With Power Query, you can:
- Split columns based on delimiters such as commas, spaces or dashes.
- Apply transformations to text such as removing leading and trailing spaces and changing case.
- Change data types.
- Convert invalid dates to valid dates.
- Remove columns, rows or blanks without affecting the original data set.
- Sort and filter columns.
- Merge columns.
- Create calculated columns including conditional columns and columns by example (using Power Query's M language).
- Summarize or aggregate data.
- Unpivot (flip) data (to use with pivot tables).
- Save steps so you can reuse a query as an alternative to using VBA (Visual Basic for Applications) code to automate steps.
Where is Power Query?
In 2016 and later versions, Power Query has been fully integrated into Excel. You access the Power Query Editor through the Data tab in the Ribbon in the Get & Transform group. Power Query has its own Ribbon with different tabs and commands compared to the Excel Ribbon.
Power Query options to import data appear on the Data tab in the Ribbon as follows:
Import data using Power Query
It's easy to import data using Power Query. Excel provides many types of data connections that are accessible through the Get Data drop-down menu in the Data tab in the Ribbon.
With Power Query, you can:
- Get data from a table in the current workbook.
- Get data from a single file such as an Excel workbook, text or CSV file, XML and JSON files.
- Get data from multiple files in a folder.

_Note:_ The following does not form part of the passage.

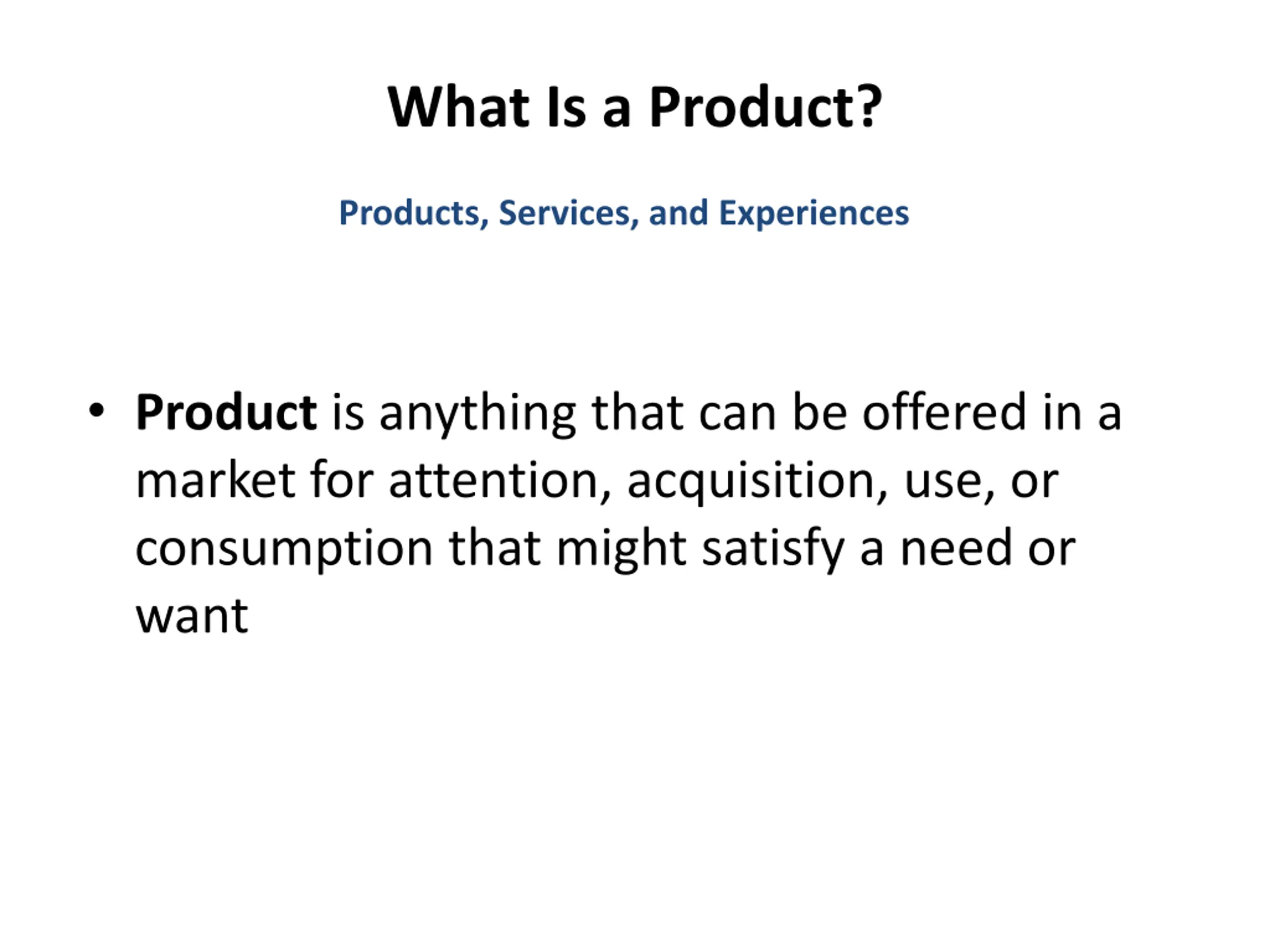 What Is a Product?

Products, Services, and Experiences

• Product is anything that can be offered in a market for attention, acquisition, use, or consumption that might satisfy a need or want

- Get data from various databases such as SQL Server, Microsoft Access, Analysis Services, SQL Server Analysis Server, Oracle, IBM DB2, MySQL, PostgreSQL, Sybase, Teradata and SAP HANA databases.
- Get data from Microsoft Azure.
- Get data from online services like Sharepoint, Microsoft Exchange, Dynamics 365, Facebook and Salesforce.
- Get data from other sources from the web, a Microsoft Query, Hadoop, OData feed, ODBC and OLEDB.
- Merge two queries together.
- Append a query to another query.
The available options will depend on your version of Excel.
The most common query types are available in the top level of the Data tab in the Ribbon in the Get & Transform group.
Common query types
Common query types include:
- From a table or range
- From a text or CSV file
- From an Excel workbook
- From a folder
You can use the Get Data drop-down menu to get data from different sources:
If you connect to an external source, depending on which type of data connection you choose, a wizard will appear to prompt you through the connection set up and there may be several options to select during the process.
At the end of an import or connection and setup process, a Data Preview window appears where you can view the data to make sure it's set up the way you want. You can then load the data to Excel or edit in the Power Query Editor to apply any data transformation steps you want. There are other options as well (such as combining and editing).
If you create a query from a table or range in an Excel workbook, Power Query will launch the Editor automatically without the wizard.